## STATED GOAL:
Swap "green pine tree motif" for "pine tree pattern" wherever it occurs in the entries below, and reproduce the entries with nothing else changed and the pictures left out.

________________________

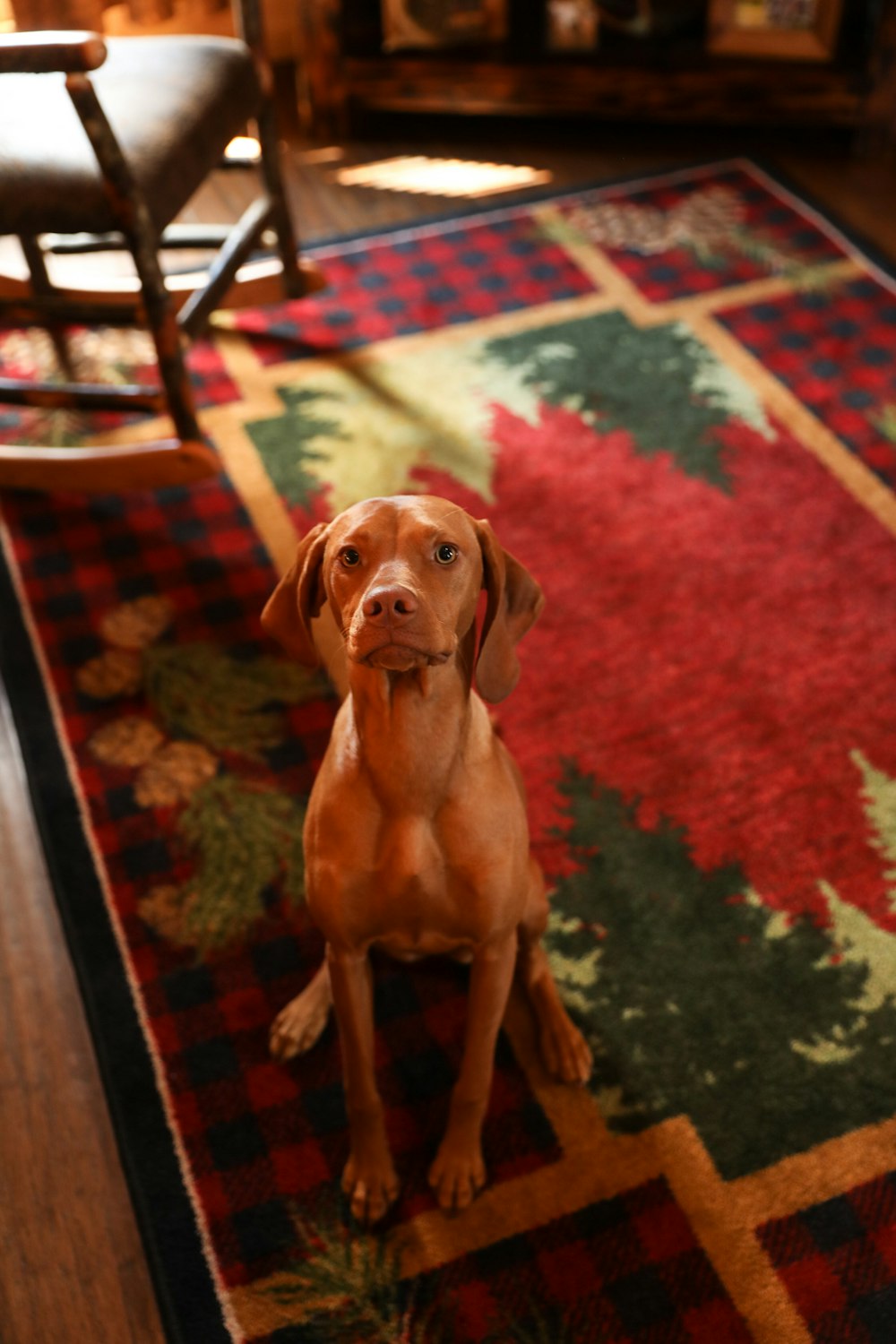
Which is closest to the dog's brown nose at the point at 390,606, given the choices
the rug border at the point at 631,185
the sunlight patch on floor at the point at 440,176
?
the rug border at the point at 631,185

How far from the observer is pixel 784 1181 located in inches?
51.6

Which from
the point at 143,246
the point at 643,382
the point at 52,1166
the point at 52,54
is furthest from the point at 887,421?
the point at 52,1166

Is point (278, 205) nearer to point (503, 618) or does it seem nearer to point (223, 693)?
point (223, 693)

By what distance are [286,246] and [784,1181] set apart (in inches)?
71.1

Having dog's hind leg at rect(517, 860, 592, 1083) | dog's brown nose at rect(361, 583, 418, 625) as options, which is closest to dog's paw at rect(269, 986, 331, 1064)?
dog's hind leg at rect(517, 860, 592, 1083)

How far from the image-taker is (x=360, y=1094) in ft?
4.12

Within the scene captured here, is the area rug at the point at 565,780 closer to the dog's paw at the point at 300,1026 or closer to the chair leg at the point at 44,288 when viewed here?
the dog's paw at the point at 300,1026

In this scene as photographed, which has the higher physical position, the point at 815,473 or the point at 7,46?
the point at 7,46

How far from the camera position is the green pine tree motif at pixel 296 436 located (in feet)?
6.86

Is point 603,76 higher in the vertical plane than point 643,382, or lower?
higher

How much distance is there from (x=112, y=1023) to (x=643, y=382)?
1.45 meters

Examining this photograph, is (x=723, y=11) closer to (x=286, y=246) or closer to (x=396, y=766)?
(x=286, y=246)

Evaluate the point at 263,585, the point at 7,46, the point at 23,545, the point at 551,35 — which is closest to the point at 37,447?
the point at 23,545

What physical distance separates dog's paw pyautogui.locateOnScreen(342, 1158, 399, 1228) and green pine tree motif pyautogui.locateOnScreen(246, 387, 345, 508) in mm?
1108
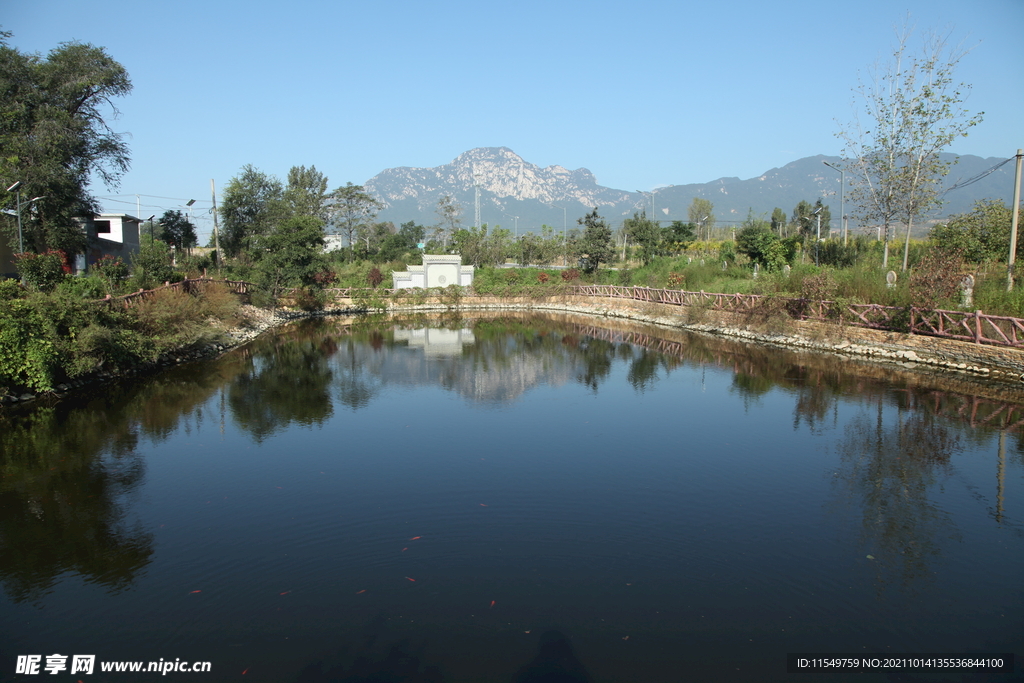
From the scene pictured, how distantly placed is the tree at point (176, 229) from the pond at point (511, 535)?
3627cm

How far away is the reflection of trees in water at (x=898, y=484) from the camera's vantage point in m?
6.71

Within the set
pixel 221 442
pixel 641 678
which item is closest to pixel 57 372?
pixel 221 442

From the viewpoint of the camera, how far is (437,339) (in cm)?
2708

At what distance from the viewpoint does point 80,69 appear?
26656mm

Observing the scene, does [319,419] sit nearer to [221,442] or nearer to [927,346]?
[221,442]

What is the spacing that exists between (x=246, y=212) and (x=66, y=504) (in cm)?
4886

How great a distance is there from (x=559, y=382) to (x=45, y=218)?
22614 mm

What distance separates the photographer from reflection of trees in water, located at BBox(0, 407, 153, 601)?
252 inches

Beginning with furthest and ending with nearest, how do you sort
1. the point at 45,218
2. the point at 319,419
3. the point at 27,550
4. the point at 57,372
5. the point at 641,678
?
the point at 45,218, the point at 57,372, the point at 319,419, the point at 27,550, the point at 641,678

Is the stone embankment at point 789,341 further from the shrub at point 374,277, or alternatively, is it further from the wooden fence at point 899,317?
the shrub at point 374,277

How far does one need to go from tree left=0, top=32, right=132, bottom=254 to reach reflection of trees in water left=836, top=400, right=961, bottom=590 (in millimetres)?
27877

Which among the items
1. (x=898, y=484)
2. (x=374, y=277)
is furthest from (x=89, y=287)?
(x=374, y=277)

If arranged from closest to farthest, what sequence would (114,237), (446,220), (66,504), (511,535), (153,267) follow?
(511,535)
(66,504)
(153,267)
(114,237)
(446,220)

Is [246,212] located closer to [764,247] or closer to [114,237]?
[114,237]
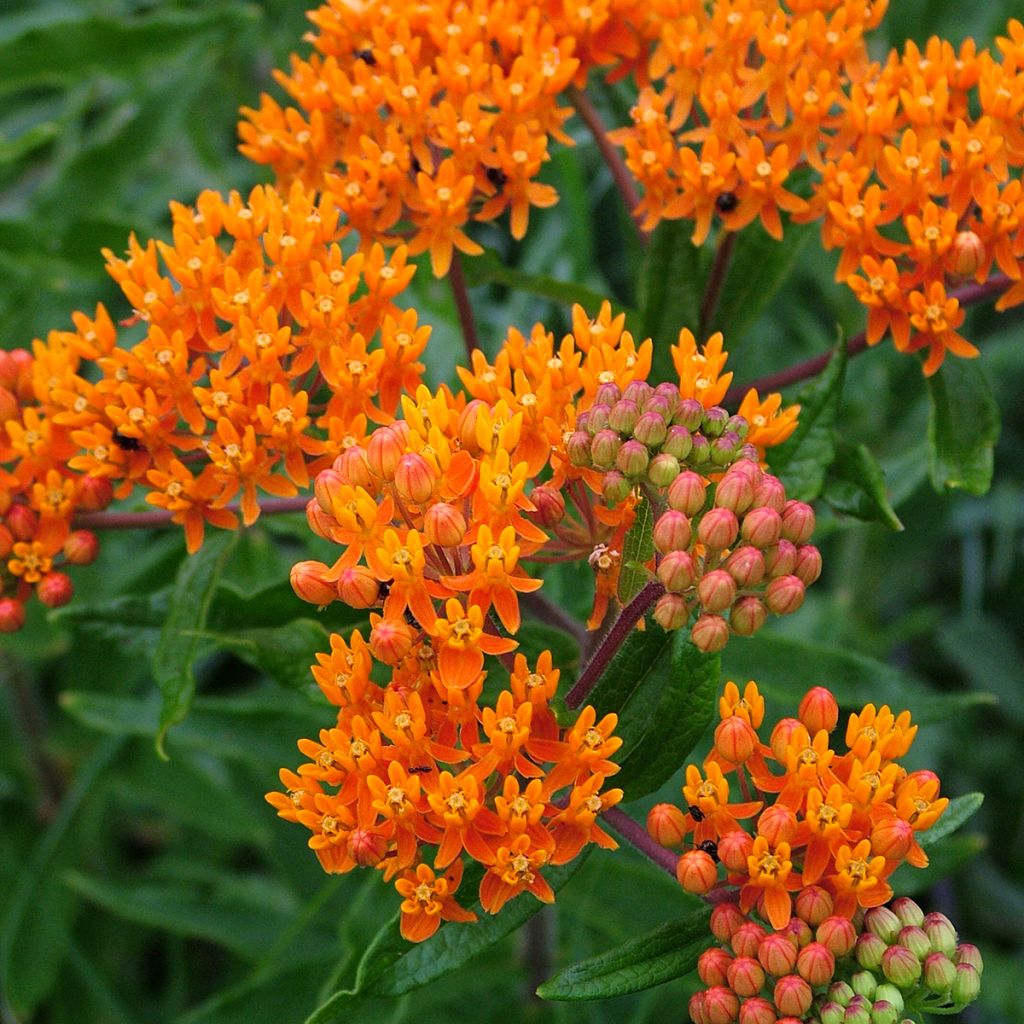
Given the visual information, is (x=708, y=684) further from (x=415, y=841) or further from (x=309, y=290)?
(x=309, y=290)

________________________

## SOLUTION FOR THIS TASK:
Which is closest to the dog's brown nose at the point at 390,606, given the choices
the rug border at the point at 631,185
the sunlight patch on floor at the point at 440,176
?
the rug border at the point at 631,185

How far from the observer is pixel 784 1181 located in inches?
51.6

Which from
the point at 143,246
the point at 643,382
the point at 52,1166
the point at 52,54
is furthest from the point at 887,421?
the point at 52,1166

Is point (278, 205) nearer to point (503, 618) or does it seem nearer to point (223, 693)?
point (223, 693)

By what distance are [286,246] and [784,1181] set apart (in inches)?
71.1

Having dog's hind leg at rect(517, 860, 592, 1083) | dog's brown nose at rect(361, 583, 418, 625) as options, which is closest to dog's paw at rect(269, 986, 331, 1064)?
dog's hind leg at rect(517, 860, 592, 1083)

How far from the image-taker is (x=360, y=1094) in ft?
4.12

Within the scene captured here, is the area rug at the point at 565,780 closer to the dog's paw at the point at 300,1026 or closer to the chair leg at the point at 44,288 when viewed here?
the dog's paw at the point at 300,1026

In this scene as photographed, which has the higher physical position, the point at 815,473 or the point at 7,46?
the point at 7,46

How far from the camera position is the pine tree pattern at pixel 296 436 located (in feet)?
6.86

Is point 603,76 higher in the vertical plane than point 643,382, or lower?
higher

How much distance is there from (x=112, y=1023) to (x=643, y=382)?
1.45 meters

Examining this photograph, is (x=723, y=11) closer to (x=286, y=246) or closer to (x=396, y=766)?
(x=286, y=246)

Evaluate the point at 263,585, the point at 7,46, the point at 23,545, the point at 551,35 — which is closest to the point at 37,447?
the point at 23,545

What physical distance separates dog's paw pyautogui.locateOnScreen(342, 1158, 399, 1228) and pine tree pattern pyautogui.locateOnScreen(246, 387, 345, 508) in mm?
1108
From the scene pictured, how distantly placed is the tree at point (176, 229) from the pond at point (511, 535)?
3627cm

How far away is the reflection of trees in water at (x=898, y=484) from the camera's vantage point in m?
6.71

Within the set
pixel 221 442
pixel 641 678
which item is closest to pixel 57 372?
pixel 221 442

From the viewpoint of the camera, how far is (437,339) (in cm)?
2708

At what distance from the viewpoint does point 80,69 appear?
26656mm

Observing the scene, does [319,419] sit nearer to [221,442] or nearer to [927,346]?
[221,442]

What is the spacing that exists between (x=246, y=212) and (x=66, y=504) (in cm)?
4886

How great a distance is there from (x=559, y=382) to (x=45, y=218)?
22614 mm

What distance separates the photographer from reflection of trees in water, located at BBox(0, 407, 153, 601)?
252 inches

Beginning with furthest and ending with nearest, how do you sort
1. the point at 45,218
2. the point at 319,419
3. the point at 27,550
4. the point at 57,372
5. the point at 641,678
?
the point at 45,218, the point at 57,372, the point at 319,419, the point at 27,550, the point at 641,678

Is the stone embankment at point 789,341 further from the shrub at point 374,277, or alternatively, is it further from the wooden fence at point 899,317?
the shrub at point 374,277

How far does one need to go from tree left=0, top=32, right=132, bottom=254 to reach reflection of trees in water left=836, top=400, right=961, bottom=590 (in millimetres)?
27877

Which among the items
1. (x=898, y=484)
2. (x=374, y=277)
is furthest from (x=89, y=287)?
(x=374, y=277)

If arranged from closest to farthest, what sequence would (114,237), (446,220), (66,504), (511,535), (153,267) follow?
(511,535)
(66,504)
(153,267)
(114,237)
(446,220)

Is [246,212] located closer to [764,247] or closer to [114,237]?
[114,237]
Given the visual information, is (x=708, y=684) further from (x=415, y=841) or further from (x=309, y=290)?
(x=309, y=290)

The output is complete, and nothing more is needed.